SARS gives one group of taxpayers a break
The taxman has temporarily withdrawn administrative penalties and final demand notices for outstanding trust tax returns, giving trustees a limited opportunity to bring their trusts into compliance before penalties resume.
The South African Revenue Service (SARS) has provided welcome temporary relief to thousands of trustees across the country.
This comes as SARS has withdrawn certain administrative penalties and final demand notices that were recently issued in respect of outstanding Trust Income Tax Returns (ITR12T).
However, Tax Consulting South Africa’s Senior Manager for Trust and Deceased Estates Tax Compliance, Sidney Fletcher, warned that taxpayers should not view this as permanent relief.
“While many trustees may view this as a reprieve, it should not be mistaken for an exemption from their compliance obligations,” he said.
“In fact, SARS has made it clear that this is a temporary pause in enforcement, creating a limited opportunity for trustees to regularise their affairs before penalties are reintroduced.”
In communications issued to affected trusts, SARS confirmed that previously issued final demand notices relating to outstanding trust income tax returns should be disregarded.
The revenue service also noted that administrative penalties imposed as a result of those notices would be reversed where applicable.
SARS further indicated that new final demand notices will be issued in due course and that future penalties will be imposed in accordance with the applicable legislative requirements.
For trustees who have already received penalty cancellation notices, this means that penalties previously assessed have been effectively removed and outstanding balances have been reversed.
“The cancellation of penalties does not mean that SARS has softened its position on trust compliance,” Fletcher explained.
“Trusts remain subject to annual income tax return filing requirements, regardless of whether the trust generated income, held assets, conducted business activities, or remained dormant during the year of assessment.”
Over the past two years, SARS has significantly increased its focus on trusts.
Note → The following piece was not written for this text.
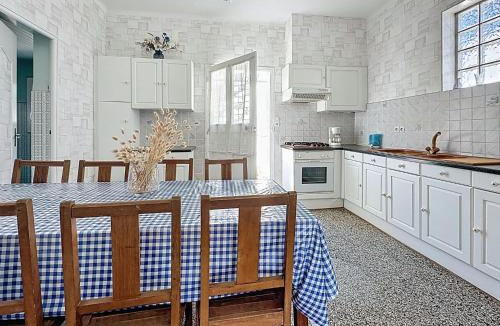 Tharon-Plage House | Holiday Home Brin de Muguet by Interhome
It has introduced enhanced beneficial ownership reporting, more detailed trust return disclosures, and stricter compliance monitoring.
The message from the revenue service remains clear that trusts are expected to be fully compliant, Fletcher said.
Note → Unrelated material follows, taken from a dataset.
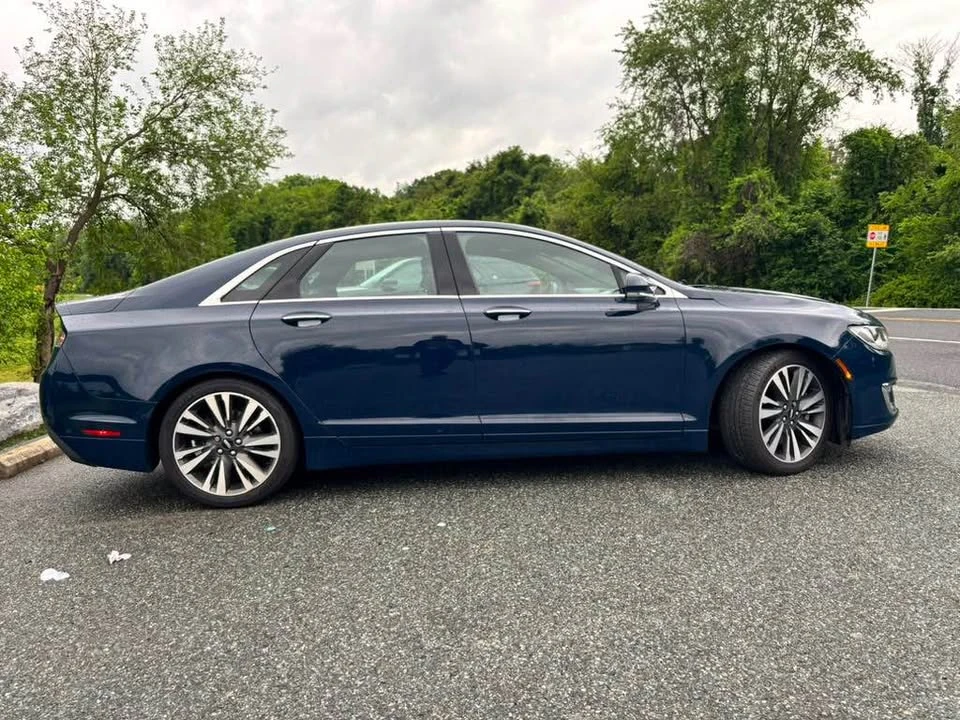 2019 Lincoln MKZ - Image 11 of 18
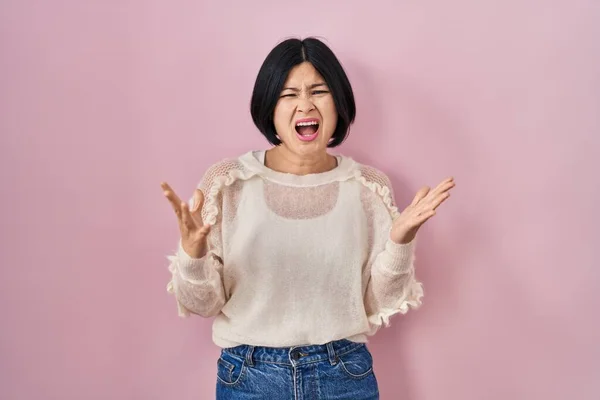 Jonge Aziatische Vrouw Staat Roze Achtergrond Gek Gek Schreeuwen Schreeuwen — Stockfoto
A small window of opportunity

Fletcher explained that the withdrawal of penalties presents trustees with something that is becoming increasingly rare in the tax environment – a second chance.
“Trustees who currently have outstanding trust tax returns, unresolved registration issues, incomplete beneficial ownership records, or historic compliance deficiencies should use this period proactively,” he said.
“Once SARS issues revised final demands, trustees may once again face recurring administrative penalties for non-submission of returns.”
Depending on the circumstances, Fletcher said these penalties can accumulate over time and become significantly more costly than addressing the compliance issues now.
“The prudent approach is therefore not to wait for the next demand letter, but to use this reprieve to bring the trust’s affairs fully up to date,” he said.
Unfortunately, many trustees remain unaware that accepting appointment as a trustee carries fiduciary duties that extend beyond simply attending meetings or signing resolutions.
Fletcher stressed that trustees are responsible for ensuring that the trust complies with its legal and tax obligations, including:
- Annual submission of Trust Income Tax Returns (ITR12T)
- Accurate beneficial ownership reporting
- Maintenance of trust records and supporting documentation
- Compliance with the Trust Property Control Act
- Ensuring that tax affairs are administered correctly and timeously
“Failure to address these responsibilities can expose trustees and trusts to unnecessary risk and cost,” he cautioned.
Fletcher noted that modern trust compliance has become increasingly technical. Trustees must navigate issues such as:
- Beneficial ownership reporting
- Vesting of income and capital gains
- Section 7C loan account implications
- Trust registration and deregistration requirements
- Tax residency considerations
- Capital gains tax events
- SARS verification and audit processes
“For many family trusts, these matters require specialist knowledge that goes beyond ordinary tax return preparation,” he said.
Fletcher added that the current penalty reversal provides trustees with a valuable opportunity to review their trust’s compliance status before SARS resumes enforcement action.
“Whether your trust has outstanding returns, unresolved SARS registration matters, historic compliance gaps, or faces uncertainty regarding its filing obligations, now is the time to act,” he said.